With Live +7 DVR factored in, the episode was watched by 16.24 million viewers with a 2.9 in the 18-49 demographics.

===Critical reviews===
"Mors Praematura" received near critical acclaim from critics. Matt Fowler of IGN wrote in his verdict, "'Mors Praematura' gave us thrilling action, deadly intrigue and a spectacularly fun pairing between Root and Shaw. I'm very happy they went the 'uneasy alliance' route this time and didn't try to rehash the full animosity of last season. And look, Root even gets to be Finch's prisoner now! Tables effectively turned. Although there's nothing about her confinement that gives me the impression that she can't escape. Of course, not having The Machine in her ear might be a big obstacle to overcome."

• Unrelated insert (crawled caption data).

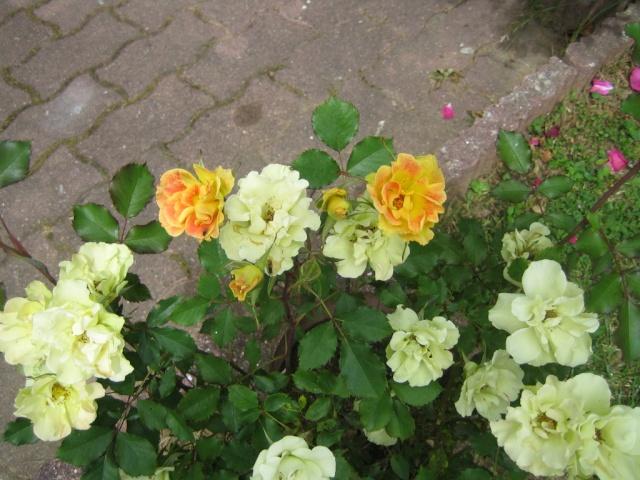 Quelques unes de mes roses ... Img_1810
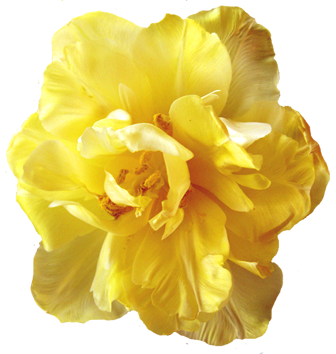 yellow tulip head
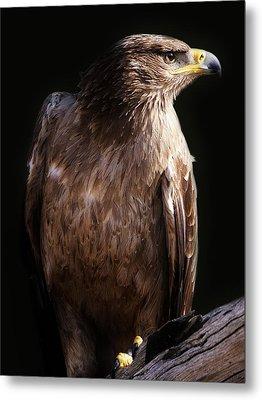 Hawk Metal Print by Paulette Thomas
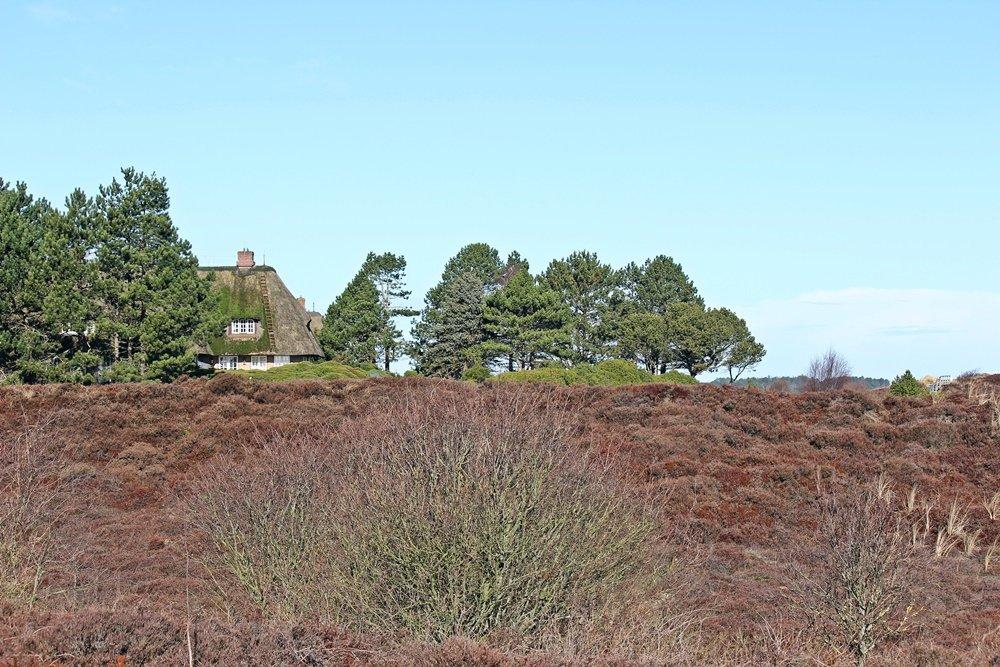 Braderuper Heide, Sylt, Spaziergang, Winter, Heide, Schleswig Holstein, Geheimtipp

Phil Dyess-Nugent of The A.V. Club gave the episode an "A" grade and wrote, "God, I love this show. No matter how bad you think things are, it'll always find a way to see your neurotic fears and raise them. To quote Jimmy James, Stephen Root’s character from NewsRadio, it's got more paranoid fantasies than Stephen King on crack. And it keeps moving, so that its take on the 24-hour-surveillance society never settles into a neat grouping of clear-cut good guys and clear-cut bad guys."